I can't tell in real life. Having aspergers is hard when it comes to social skills.

[dragonboy]

First method is to have the LZ operation take care of the RLE and set the bitmap flag to every 2 pixels cutting down the overhead of raw pixels from 2bits to 1/2bit (and since you don't need it for one pixel because the operand for RLE will cost about 2 pixels canceling out the savings). To setup RLE on a LZ window, write the first byte as raw to the destination pointer, then set the LZ history windows to -1... one place behind the pointer The length (LLL+2) becomes the length of RLE. It's also custom to have the control bits in a group, usually in a byte (group of 8 bitmap flags) and the decompression knows when to grab the next byte as the mask(bitmap flag). Makes decoding faster too since you have less bit shifting and logic.

There are not supposed to be very many raw pixels anyway.
1) there are a ton of consecutive pixels with the same color in every sprite.
2) with taking out the all the same consecutive pixels, LZSS will occur a lot more often, since everything doesn't have to be exactly the same, because you can have the same colors but with different legnths.

Example:

red, red, red, green, green, blue, green, green

can later appear as:

red, green, green, green, green, blue, blue, green

because the lengths of the colors can be different, even when LZSS is applied.

[tomaitheous]

There are not supposed to be very many raw pixels anyway.

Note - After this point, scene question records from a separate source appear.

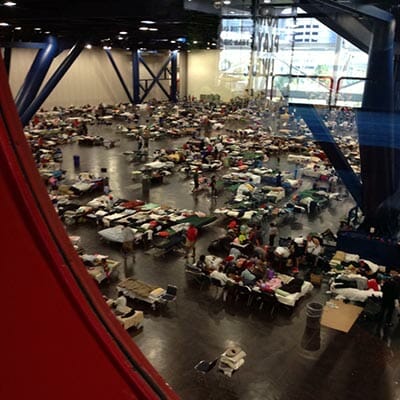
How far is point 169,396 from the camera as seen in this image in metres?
2.48

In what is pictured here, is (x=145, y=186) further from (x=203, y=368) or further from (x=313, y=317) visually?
(x=203, y=368)

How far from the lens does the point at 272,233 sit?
15953 millimetres

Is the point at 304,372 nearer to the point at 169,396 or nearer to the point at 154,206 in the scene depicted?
the point at 169,396

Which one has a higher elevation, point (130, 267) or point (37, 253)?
point (37, 253)

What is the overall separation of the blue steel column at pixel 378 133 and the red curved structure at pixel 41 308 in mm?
12607

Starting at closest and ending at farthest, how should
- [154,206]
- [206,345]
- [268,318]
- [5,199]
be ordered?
[5,199] → [206,345] → [268,318] → [154,206]

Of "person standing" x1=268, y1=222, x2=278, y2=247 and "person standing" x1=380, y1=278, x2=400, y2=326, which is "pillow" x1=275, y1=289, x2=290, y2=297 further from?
"person standing" x1=268, y1=222, x2=278, y2=247

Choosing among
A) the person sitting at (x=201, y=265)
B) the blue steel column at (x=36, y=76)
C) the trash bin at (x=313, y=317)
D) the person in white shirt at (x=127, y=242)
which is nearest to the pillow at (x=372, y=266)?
the trash bin at (x=313, y=317)

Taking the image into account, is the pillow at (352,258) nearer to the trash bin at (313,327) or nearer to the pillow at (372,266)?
the pillow at (372,266)

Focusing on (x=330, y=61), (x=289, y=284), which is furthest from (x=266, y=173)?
(x=289, y=284)

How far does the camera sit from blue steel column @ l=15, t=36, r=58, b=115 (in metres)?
21.0

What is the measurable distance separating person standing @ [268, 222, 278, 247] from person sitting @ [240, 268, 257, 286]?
3.53 m

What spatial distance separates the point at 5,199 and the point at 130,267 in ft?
40.6

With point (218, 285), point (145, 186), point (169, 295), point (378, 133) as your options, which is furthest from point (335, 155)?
point (145, 186)
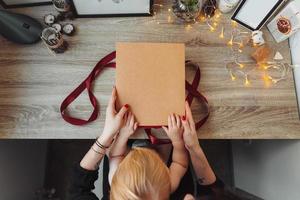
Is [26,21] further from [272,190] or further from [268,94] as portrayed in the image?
[272,190]

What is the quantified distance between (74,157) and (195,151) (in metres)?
0.81

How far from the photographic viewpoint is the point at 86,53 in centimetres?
101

True. With your method of a 1bit repeat it's definitely optimized for 2,3,4 sequenced pixels runs. But that method's less efficient for longer run of pixels. I'd still do a multi compression scheme system with a single byte identifier for the header.

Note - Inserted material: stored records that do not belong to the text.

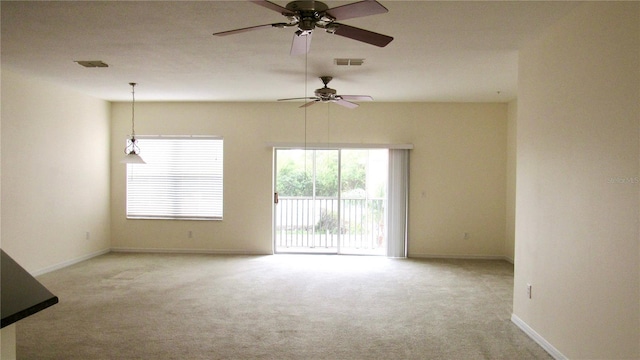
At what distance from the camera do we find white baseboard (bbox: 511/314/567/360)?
3.02 meters

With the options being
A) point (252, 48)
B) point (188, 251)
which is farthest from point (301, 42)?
point (188, 251)

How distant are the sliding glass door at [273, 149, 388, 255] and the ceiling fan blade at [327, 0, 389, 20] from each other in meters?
4.67

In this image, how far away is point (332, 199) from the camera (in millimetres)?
6953

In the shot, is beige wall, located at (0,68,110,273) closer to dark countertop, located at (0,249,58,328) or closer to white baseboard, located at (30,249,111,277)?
white baseboard, located at (30,249,111,277)

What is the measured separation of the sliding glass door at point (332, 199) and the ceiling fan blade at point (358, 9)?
4.67m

Btw what does your avatar compress to? With with the file set to 4bit, pucrunch compresses it down from 6000 bytes to 830 bytes.

[dragonboy]

I'll compress my avatar, but it will take me a while since I have to do it manually.


I've make some improvements: I'll have the RLE part start with two bytes: LLLLLLLL LLBBBTTT

L: legnth of specific area in the unit of "legnths for individual colors"
B: amount of bits for the legnth of anycolor except color-0
T: amount of bits for the legnth of color-0

for every legnth size, legnth-0 signifies the legnth of a color will be longer than the maximum legnth; when the legnth is #0 it will be followed by another legnth, of the same legnth size, that is added to the highest possible legnth for that legnth size.

at the end of every specific area, there will be another 2 bytes that do the same.

The reason why I gave another legnth size for color-0, also known as transparency color, is because I notice in many sprites color-0 has much a wider area of covering than the rest of colors.